L’elicriso italico  (Helichrysum italicum) è una pianta officinale appartenente alla famiglia delle Asteraceae.

Il nome scientifico Helichrysum deriva dai vocaboli greci «hélios» che significa sole e «khrusòs» che significa oro. Questi si riferiscono alla tinta delle infiorescenze che sono gialle brillanti.

Proprio per questo suo giallo molto intenso, questa pianta è anche nota come fiore del sole.

Un altro appellativo tipico di questa specie è perpetuino o semprevivo. Questi soprannomi derivano dal fatto che i suoi capolini (fiori) sono molto resistenti e durano a lungo insieme al loro profumo a al loro colore.

Distribuzione e habitat

Il genere Helichrysum ha origine in Europa, Asia e Africa e comprende più di 500 specie, di cui 25 spontanee nella zona del Mediterraneo. Tra queste specie spontanee rientra l’Helichrysum italicum.

È una pianta che predilige habitat aridi e rocciosi. Cresce soprattutto in aree assolate e spesso in zone incolte, ma può trovarsi anche a mille metri di altitudine, in luoghi più freddi e umidi.

Specie tipica delle garighe costiere.

In Italia è particolarmente diffusa nel sud e nelle isole.  

Descrizione botanica

  • PORTAMENTO : è una pianta perenne, ramificata fin dalla base, che forma cespugli che raggiungono solitamente un’altezza di 40-50 cm. Le ramificazioni sono di colore grigio-biancastro e sono tomentose.   
  • FOGLIE : Le foglie sono alterne, strettamente lineari, lanceolate, bianche. Entrambe le superfici della foglia sono ricoperte da una lieve peluria. Presentano i margini piegati verso il basso.
  • FIORI : infiorescenza a corimbo costituita da 10-15 capolini. Questi ultimi sono formati da un involucro ricco di brattee sub-triangolari, con apice acuto e con superficie glabra. All’interno dei capolini si trovano i fiori di colore giallo chiaro.

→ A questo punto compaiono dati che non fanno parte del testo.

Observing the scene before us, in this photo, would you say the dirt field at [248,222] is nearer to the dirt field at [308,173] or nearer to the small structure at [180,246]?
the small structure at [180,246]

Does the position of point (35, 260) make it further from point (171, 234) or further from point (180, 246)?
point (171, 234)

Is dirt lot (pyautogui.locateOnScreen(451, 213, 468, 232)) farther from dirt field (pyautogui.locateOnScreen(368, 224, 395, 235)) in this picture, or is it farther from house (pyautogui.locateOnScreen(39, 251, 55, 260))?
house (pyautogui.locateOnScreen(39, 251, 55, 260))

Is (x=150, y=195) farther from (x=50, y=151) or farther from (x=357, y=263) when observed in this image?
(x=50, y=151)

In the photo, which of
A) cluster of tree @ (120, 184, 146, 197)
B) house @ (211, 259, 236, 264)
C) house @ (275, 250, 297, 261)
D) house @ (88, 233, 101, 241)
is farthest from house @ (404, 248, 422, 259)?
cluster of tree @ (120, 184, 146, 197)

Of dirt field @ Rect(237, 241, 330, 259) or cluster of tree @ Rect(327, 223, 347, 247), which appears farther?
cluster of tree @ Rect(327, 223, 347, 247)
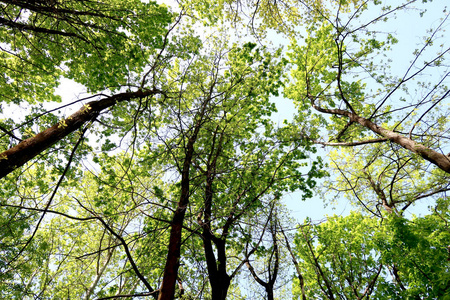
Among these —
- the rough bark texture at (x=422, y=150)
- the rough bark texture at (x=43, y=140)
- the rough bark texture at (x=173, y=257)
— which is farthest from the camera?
the rough bark texture at (x=422, y=150)

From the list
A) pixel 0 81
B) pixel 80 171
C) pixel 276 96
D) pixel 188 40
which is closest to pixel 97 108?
pixel 80 171

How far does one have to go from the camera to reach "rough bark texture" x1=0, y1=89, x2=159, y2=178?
358 centimetres

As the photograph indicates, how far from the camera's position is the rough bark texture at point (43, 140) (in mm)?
3580

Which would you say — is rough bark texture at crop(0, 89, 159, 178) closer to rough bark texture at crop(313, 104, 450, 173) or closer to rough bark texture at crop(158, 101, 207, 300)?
rough bark texture at crop(158, 101, 207, 300)

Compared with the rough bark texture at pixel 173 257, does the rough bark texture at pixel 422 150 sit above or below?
above

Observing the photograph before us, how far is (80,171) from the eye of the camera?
7250 millimetres

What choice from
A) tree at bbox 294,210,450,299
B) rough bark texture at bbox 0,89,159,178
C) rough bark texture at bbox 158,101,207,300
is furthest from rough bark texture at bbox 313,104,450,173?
rough bark texture at bbox 0,89,159,178

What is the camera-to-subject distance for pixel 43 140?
404cm

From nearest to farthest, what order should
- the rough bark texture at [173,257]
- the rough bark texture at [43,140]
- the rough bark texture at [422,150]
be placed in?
the rough bark texture at [173,257] < the rough bark texture at [43,140] < the rough bark texture at [422,150]

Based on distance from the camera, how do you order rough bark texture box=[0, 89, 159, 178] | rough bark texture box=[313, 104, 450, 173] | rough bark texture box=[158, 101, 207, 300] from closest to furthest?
1. rough bark texture box=[158, 101, 207, 300]
2. rough bark texture box=[0, 89, 159, 178]
3. rough bark texture box=[313, 104, 450, 173]

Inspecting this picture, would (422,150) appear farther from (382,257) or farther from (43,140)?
(43,140)

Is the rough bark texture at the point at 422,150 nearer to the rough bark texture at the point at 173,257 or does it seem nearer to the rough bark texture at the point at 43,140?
the rough bark texture at the point at 173,257

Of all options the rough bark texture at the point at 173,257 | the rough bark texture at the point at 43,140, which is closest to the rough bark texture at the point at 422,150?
the rough bark texture at the point at 173,257

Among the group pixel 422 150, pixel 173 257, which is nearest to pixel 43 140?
pixel 173 257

Emanano un profumo molto intenso. Fiorisce in piena estate, da Luglio ad Agosto.
  • FRUTTI : il frutto è un achenio ovale-allungato con la superficie caratterizzata da numerosi tubercoli.
foglie elicriso
fiore elicriso

Utilizzi dell'elicriso

L’elicriso, fin dai tempi dell’antica Grecia, è sempre stato notevolmente apprezzato per le sue proprietà lenitive ed antibiotiche, e per il suo elevato contenuto di flavonoidi (potenti antiossidanti).

Oggi trova impiego in più ambiti:

  • nell’ambito cosmetico
  • nell’ambito culinario. I fiori e le foglie di elicriso sono infatti caratterizzati da un aroma che ricorda la liquirizia e la camomilla, per questo l’elicriso è utilizzabile in cucina per aromatizzare diverse preparazioni.
  • spesso questa pianta viene utilizzata per scopi ornamentali in quanto si presta a formare decorazioni di fiori che si conservano inalterate anche dopo la disidratazione.
  • È possibile estrarre un’olio che è noto per le sue proprietà antistaminiche, lenitive, antinevralgiche, decongestionanti e antiasmatiche.

Simbologia

Nel linguaggio floreale elicriso significa «amore che non ha fine». Questa simbologia è dovuta alla lunga durata dei fiori, che rimangono inalterati addirittura per anni grazie alle numerose brattee a scaglie che proteggono tutt’attorno le corolle. Proprio per questo motivo l’elicriso viene comunemente chiamato anche «perpetuino».

Nella Magna Grecia questo fiore era un simbolo di immortalità ed eternità. Per tanto, tale fiore veniva spesso usato per decorare i matrimoni oppure per decorare le tombe dei defunti. Per simboleggiare il ricordo eterno di quest’ultimi.

Curiosità

L’elicriso è inoltre molto popolare perchè viene ritenuto un potentissimo porta fortuna.
Un antico proverbio infatti dice “Di fortuna resti intriso, chi si adorna di elicriso”.